Trump, no ai transgender nell’esercito: “Serve concentrazione per vittorie schiaccianti”

Abolita un’altra norma voluta da Obama: “Troppi i disagi e i costi” annuncia il presidente americano.

Le persone transessuali non potranno servire nelle forze armate americane: è lo stesso Trump ad annunciarlo su Twitter.

Questo il contenuto del messaggio del presidente americano: “Dopo aver consultato i generali e gli esperti militari, siete avvisati che il governo degli Stati Uniti non accetterà né permetterà che individui transgender servano in alcuna unità dell’esercito”. L’esercito, a suo dire, ha ben altro a cui pensare: “Il nostro esercito deve essere concentrato su vittorie schiaccianti e decisive e non può sostenere il tremendo costo medico e il disagio che i transessuali nell’esercito comporterebbero”.

Dopo la revoca della norma voluta da Obama sull’utilizzo dei bagni per gli studenti transgender (che potevano sceglierli in base all’identità di genere) Trump si allontana sempre di più dalle politiche del predecessore. Era il 2010, infatti, quando Obama iniziò un lungo percorso di inclusione delle persone transessuali all’interno delle forze armate con l’abolizione del cosiddetto Don’t Ask, Don’t Tell (la regola secondo cui nessun militare poteva dichiarare la propria omosessualità, pena la radiazione).

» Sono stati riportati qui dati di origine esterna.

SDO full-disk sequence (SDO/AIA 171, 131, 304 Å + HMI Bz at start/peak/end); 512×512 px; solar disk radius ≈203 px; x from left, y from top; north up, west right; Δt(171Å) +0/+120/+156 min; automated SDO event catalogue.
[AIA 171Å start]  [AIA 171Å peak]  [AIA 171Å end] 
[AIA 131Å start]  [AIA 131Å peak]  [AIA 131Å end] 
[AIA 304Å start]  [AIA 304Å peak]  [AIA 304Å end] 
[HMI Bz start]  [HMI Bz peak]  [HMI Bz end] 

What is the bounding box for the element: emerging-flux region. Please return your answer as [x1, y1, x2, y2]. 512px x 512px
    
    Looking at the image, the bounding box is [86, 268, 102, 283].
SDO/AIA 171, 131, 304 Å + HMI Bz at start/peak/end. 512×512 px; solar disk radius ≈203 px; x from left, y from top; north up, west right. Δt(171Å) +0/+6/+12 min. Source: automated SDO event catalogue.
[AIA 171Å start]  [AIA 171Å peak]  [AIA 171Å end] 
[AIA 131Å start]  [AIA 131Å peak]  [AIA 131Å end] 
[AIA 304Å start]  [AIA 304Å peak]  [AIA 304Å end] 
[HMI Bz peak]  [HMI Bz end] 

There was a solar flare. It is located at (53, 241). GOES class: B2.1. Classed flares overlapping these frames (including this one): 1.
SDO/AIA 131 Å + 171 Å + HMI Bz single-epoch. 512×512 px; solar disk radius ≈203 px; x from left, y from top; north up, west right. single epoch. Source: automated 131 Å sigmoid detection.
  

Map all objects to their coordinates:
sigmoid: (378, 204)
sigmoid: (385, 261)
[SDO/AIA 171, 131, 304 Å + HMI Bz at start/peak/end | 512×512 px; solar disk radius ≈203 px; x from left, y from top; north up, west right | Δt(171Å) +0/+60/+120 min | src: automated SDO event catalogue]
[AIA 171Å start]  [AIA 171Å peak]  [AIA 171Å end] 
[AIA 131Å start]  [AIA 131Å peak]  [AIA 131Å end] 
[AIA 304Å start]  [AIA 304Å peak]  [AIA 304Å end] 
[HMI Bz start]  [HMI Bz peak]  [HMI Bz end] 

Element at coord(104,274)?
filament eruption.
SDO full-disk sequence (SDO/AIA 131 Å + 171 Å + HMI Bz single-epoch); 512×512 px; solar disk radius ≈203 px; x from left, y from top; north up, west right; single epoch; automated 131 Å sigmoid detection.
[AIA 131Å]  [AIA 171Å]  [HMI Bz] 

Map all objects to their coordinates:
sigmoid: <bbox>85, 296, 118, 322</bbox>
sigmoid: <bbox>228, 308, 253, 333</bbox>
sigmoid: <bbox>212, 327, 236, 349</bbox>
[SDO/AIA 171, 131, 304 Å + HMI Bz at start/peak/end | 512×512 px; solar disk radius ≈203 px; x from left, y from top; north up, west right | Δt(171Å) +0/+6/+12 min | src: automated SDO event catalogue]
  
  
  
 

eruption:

Chelsea Manning, ex soldato e oggi soldatessa dell’esercito americano, ha commentato su Twitter: “Le forze armate più ricche della Terra si lamentano per qualche persona trans ma finanziano gli F35? Sembra una vigliaccata”.

Su un milione e trecentomila effettivi delle forze armate americane, dicono le stime, ci sono tra le 2500 e i 7000 persone transgender.